Born in Shreveport, Louisiana, Brother Marion E. Wilson relocated to Dallas, Texas at the age of six and has called it home since. The oldest of two children, Brother Wilson graduated from Lincoln High School in South Dallas in 1961.

After a four-year tour of duty in the U. S. Air Force, 18 months of which was served in Okinawa, Japan, and the Pacific Far East, he returned to Dallas and earned an Associate of Arts Degree from El Centro College in Dallas in July 1970.

In the fall of 1970, Brother Wilson enrolled at North Texas State University in Denton, Texas (currently the University of North Texas) and sought the aid of Brother Harvey King, associate dean of students. Brother Wilson requested to pledge Kappa Alpha Psi through Bishop College (a Dallas-based HBCU that closed its doors in 1988 on which Paul Quinn College now resides), as there was no Kappa chapter at the time on the NTSU campus.

After weeks of discussion, correspondence and documentation between NTSU, Bishop College, the Fort Worth Alumni Chapter, the Southwestern Province, and the International Headquarters of Kappa Alpha Psi, it was agreed that, if accepted, he could pledge the Delta Sigma Chapter at Bishop College in Dallas.

Brother Marion Wilson (left) and line brother, Brother Douglas Baskin (right)

Brother Wilson regularly commuted nearly 60 miles between the Denton and Dallas campuses while pledging throughout the fall semester of 1970. His line name was “Sugar-D.” On December 5, 1970, he and his line brother, Douglas A. Baskin (of Bishop College) were initiated into the bond.

During the spring of 1971, Brother Wilson formed an NTSU campus organization called “Men Interested in Kappa” (MIK), and served as the organization’s president. Through the established and approved relationship with the Delta Sigma Chapter, he initiated six NTSU students into Kappa Alpha Psi. One of the six students initiated was Michael Whitted, a current and active member of the Richardson-Plano Alumni Chapter of Kappa Alpha Psi Fraternity.
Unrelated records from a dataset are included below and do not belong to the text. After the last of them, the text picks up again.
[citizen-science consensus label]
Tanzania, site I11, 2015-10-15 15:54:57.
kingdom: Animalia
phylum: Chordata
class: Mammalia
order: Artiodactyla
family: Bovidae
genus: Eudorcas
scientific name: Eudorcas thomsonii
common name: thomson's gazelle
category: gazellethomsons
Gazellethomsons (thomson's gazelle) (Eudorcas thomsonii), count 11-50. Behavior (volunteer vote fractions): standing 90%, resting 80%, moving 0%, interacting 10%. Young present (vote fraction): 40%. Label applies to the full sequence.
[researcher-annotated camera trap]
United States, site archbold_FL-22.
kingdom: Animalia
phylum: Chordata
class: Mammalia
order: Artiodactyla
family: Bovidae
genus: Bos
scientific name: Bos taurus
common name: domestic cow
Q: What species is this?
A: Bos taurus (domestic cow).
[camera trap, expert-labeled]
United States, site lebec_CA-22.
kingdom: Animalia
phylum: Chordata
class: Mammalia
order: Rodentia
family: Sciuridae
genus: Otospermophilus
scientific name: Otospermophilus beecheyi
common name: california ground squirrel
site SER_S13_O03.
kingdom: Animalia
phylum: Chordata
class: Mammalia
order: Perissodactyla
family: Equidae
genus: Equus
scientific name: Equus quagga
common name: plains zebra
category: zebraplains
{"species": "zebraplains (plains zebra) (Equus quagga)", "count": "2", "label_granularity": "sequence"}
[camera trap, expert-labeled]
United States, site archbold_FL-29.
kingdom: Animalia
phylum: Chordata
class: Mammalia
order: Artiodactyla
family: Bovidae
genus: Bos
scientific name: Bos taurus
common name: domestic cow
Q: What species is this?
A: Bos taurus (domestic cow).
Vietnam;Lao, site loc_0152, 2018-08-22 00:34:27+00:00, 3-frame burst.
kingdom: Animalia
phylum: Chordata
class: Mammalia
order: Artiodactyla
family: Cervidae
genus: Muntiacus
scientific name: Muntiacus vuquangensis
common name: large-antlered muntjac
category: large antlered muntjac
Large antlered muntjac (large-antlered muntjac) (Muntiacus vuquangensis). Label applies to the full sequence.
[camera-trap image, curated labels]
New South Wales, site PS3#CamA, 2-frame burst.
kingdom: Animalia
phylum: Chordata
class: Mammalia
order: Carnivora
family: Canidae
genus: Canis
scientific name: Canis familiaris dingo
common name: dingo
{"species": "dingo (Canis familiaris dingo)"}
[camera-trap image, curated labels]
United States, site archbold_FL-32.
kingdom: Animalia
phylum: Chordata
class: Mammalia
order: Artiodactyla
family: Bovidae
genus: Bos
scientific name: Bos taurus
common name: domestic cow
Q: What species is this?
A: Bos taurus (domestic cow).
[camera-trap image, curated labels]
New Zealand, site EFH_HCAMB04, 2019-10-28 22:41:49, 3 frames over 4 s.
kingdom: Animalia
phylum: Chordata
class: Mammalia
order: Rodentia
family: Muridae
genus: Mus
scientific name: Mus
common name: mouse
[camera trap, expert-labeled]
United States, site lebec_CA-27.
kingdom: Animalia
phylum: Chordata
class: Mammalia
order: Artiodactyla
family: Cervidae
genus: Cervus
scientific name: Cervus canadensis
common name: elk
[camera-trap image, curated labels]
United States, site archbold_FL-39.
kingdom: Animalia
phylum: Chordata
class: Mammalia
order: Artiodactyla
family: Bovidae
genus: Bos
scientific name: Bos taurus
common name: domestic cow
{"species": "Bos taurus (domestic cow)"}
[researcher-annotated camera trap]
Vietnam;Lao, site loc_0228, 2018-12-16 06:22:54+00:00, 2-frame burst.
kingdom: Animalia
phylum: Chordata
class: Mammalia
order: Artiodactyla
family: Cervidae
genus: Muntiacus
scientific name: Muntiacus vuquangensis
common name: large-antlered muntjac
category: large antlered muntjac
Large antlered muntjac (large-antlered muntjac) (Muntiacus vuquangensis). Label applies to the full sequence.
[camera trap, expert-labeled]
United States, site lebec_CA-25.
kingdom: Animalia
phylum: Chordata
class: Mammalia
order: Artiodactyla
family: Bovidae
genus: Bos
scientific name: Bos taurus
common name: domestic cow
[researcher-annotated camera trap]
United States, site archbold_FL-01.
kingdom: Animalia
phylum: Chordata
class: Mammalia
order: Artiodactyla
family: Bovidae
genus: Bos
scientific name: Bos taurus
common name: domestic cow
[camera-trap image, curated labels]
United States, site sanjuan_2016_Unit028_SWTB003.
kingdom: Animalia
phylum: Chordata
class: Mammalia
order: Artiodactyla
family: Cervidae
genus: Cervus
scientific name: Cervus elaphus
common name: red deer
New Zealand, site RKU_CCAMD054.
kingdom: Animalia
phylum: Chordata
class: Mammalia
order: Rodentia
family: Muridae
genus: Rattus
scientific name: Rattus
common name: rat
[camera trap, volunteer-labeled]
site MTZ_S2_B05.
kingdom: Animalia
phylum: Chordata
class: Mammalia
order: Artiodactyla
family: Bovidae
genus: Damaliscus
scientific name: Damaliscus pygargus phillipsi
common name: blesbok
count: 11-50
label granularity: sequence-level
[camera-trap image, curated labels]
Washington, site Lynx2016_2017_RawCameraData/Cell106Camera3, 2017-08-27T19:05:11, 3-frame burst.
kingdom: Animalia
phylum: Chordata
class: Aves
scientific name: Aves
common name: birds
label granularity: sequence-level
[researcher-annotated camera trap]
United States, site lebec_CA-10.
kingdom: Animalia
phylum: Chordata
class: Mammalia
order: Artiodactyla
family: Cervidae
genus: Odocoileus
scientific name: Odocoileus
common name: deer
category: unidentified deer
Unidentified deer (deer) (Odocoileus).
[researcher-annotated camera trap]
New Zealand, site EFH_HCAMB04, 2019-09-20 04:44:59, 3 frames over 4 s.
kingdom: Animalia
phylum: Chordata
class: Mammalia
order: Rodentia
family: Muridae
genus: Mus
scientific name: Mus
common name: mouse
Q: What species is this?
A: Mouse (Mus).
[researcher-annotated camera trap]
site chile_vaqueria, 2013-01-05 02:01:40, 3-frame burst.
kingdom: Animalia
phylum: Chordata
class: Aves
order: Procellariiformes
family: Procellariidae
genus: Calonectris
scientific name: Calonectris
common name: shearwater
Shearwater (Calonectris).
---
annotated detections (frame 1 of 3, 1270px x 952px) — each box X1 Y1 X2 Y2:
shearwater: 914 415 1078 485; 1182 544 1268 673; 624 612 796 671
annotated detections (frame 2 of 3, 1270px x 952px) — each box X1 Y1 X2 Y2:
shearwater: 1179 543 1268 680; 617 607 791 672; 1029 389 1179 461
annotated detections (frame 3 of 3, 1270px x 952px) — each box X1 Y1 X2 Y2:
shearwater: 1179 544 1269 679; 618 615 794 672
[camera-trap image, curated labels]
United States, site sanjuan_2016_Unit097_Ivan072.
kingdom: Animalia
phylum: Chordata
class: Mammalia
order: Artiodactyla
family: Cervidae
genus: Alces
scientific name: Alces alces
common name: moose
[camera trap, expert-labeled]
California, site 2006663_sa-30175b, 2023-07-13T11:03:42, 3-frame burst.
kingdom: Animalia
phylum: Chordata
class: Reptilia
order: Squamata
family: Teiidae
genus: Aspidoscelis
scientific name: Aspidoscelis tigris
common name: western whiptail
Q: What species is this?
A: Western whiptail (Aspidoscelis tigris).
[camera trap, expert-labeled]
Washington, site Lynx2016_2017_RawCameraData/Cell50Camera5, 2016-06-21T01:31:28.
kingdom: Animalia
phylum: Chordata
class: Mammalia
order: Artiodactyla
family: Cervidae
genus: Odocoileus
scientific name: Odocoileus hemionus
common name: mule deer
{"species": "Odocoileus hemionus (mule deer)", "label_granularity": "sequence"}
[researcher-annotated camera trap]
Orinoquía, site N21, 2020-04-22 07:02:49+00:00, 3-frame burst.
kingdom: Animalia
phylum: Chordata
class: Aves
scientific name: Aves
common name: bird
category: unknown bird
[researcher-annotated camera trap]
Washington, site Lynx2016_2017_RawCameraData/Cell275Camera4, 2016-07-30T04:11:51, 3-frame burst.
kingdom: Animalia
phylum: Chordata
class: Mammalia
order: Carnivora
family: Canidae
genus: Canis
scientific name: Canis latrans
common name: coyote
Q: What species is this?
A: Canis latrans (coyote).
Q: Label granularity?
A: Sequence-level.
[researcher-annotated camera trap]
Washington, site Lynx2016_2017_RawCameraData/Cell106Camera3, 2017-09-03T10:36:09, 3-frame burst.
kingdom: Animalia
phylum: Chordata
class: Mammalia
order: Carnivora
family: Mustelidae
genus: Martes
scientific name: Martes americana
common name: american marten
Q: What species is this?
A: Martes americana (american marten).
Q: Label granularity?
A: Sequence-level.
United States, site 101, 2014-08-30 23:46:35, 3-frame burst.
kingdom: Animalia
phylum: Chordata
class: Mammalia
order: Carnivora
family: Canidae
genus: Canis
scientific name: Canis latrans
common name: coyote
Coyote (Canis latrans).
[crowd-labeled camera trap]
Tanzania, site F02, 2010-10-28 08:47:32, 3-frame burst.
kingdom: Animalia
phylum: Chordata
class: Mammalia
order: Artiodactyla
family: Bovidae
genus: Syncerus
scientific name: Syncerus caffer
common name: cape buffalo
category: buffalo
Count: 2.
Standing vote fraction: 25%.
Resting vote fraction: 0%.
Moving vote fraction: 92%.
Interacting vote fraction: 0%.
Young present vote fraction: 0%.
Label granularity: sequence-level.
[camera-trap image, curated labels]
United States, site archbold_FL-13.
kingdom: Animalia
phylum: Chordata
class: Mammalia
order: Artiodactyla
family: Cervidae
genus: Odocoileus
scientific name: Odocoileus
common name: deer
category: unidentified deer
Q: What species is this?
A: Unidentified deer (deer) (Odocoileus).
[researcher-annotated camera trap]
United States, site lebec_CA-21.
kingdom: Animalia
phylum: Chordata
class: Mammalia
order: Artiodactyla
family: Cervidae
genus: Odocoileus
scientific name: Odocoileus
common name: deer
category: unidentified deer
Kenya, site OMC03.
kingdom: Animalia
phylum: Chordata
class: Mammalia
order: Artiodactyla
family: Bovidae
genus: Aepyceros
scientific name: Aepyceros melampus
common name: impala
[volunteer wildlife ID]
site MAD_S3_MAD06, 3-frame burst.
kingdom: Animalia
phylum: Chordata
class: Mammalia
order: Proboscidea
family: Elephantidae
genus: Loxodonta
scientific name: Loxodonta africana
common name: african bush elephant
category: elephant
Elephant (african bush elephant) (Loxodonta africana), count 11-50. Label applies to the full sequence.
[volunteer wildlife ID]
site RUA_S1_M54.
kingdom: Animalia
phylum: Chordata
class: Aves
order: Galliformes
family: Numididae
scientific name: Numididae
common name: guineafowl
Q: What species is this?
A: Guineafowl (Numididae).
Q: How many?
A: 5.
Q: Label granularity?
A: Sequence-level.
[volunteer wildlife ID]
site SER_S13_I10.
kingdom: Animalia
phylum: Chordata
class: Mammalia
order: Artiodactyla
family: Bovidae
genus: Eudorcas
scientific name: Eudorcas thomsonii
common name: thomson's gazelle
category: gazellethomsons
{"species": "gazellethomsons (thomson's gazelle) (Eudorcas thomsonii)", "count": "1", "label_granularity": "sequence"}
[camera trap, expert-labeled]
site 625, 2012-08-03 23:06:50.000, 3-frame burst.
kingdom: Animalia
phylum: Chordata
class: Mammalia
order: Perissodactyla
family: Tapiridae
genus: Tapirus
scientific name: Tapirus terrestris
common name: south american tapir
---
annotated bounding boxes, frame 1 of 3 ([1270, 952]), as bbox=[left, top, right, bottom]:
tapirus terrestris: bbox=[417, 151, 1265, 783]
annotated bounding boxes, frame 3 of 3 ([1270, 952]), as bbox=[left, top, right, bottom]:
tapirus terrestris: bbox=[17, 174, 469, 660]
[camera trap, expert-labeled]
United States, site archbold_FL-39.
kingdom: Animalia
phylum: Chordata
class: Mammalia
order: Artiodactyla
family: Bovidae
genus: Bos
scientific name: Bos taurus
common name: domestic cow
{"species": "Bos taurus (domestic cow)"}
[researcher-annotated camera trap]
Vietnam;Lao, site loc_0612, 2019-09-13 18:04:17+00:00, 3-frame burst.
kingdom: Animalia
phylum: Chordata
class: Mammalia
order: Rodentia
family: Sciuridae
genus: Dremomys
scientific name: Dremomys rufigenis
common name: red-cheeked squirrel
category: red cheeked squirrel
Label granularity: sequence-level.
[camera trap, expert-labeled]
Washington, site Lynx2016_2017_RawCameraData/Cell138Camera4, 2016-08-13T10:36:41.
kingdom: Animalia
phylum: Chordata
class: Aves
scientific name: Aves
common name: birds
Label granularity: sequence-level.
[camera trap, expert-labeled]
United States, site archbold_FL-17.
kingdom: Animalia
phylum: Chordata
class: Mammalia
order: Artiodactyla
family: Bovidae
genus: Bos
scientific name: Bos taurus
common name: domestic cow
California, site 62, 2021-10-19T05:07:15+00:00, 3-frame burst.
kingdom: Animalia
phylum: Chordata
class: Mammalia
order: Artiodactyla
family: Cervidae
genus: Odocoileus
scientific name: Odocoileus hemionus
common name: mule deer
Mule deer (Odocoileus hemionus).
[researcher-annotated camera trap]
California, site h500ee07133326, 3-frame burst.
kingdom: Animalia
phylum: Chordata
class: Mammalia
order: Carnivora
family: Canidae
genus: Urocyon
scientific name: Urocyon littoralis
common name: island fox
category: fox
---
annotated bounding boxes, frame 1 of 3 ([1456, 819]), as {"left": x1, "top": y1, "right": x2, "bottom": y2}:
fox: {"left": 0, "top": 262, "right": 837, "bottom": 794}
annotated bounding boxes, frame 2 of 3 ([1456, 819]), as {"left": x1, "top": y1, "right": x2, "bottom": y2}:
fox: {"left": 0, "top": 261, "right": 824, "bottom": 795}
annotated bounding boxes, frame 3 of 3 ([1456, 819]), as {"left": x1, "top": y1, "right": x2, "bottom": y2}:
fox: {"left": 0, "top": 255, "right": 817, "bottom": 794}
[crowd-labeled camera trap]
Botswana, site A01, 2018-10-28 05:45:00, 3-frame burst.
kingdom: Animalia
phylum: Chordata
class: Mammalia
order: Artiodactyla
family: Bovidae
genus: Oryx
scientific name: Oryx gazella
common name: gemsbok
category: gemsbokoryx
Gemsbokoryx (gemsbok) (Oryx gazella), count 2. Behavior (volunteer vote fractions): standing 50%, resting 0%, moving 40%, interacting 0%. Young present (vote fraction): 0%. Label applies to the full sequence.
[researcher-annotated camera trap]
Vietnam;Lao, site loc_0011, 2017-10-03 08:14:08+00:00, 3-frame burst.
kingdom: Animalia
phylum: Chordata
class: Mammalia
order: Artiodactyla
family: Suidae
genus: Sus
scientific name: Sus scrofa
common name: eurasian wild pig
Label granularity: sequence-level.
With the assistance of Dean King and the six new Kappas, the Zeta Upsilon Chapter (at North Texas State University) of Kappa Alpha Psi Fraternity was chartered on March 20, 1972. Brother Wilson served as the first Polemarch of the chapter whose membership eventually totaled over 25 members at the time of his graduation.

The Zeta Upsilon chapter was instrumental in the chartering of the following chapters of Kappa Alpha Psi Fraternity: Eta Phi Chapter at East Texas State University (currently Texas A&M University at Commerce) in 1975, the Iota Alpha Chapter at the University of Texas at Arlington in 1977, and the Nu Beta Chapter at Southern Methodist University in Dallas, Texas in 1987.

Although the Delta Sigma Chapter of Kappa Alpha Psi ended with the closing of Bishop College in 1988, the chapter’s legacy and HBCU where it was established, are acknowledged and continues to live through those chapters that exist because of it.

After college, Brother Wilson accepted a position with the U.S. Department of Health, Education and Welfare (currently the U.S. Department of Health and Human Services) as a federal investigator. He retired from the agency in 2000 as an investigations branch chief after 27 years of service.

In addition to celebrating 44 years of marriage to his lovely silhouette, Delores, in July, Brother Wilson is the proud father of three daughters, two grandchildren, and two great-grandchildren. He was the first in his family to attend college and his nephew, Andre’ Henderson, of the Richardson Plano Alumni Chapter, is currently the only other family member in the Fraternity.

Brother Wilson served on the Richardson-Plano Alumni Chapter’s Zeta Upsilon Chapter Reactivation Committee and currently serves on the Zeta Upsilon Advisory Committee. In addition to being a member of the RPA board of directors, he’s been a life member of Kappa Alpha Psi since 1993.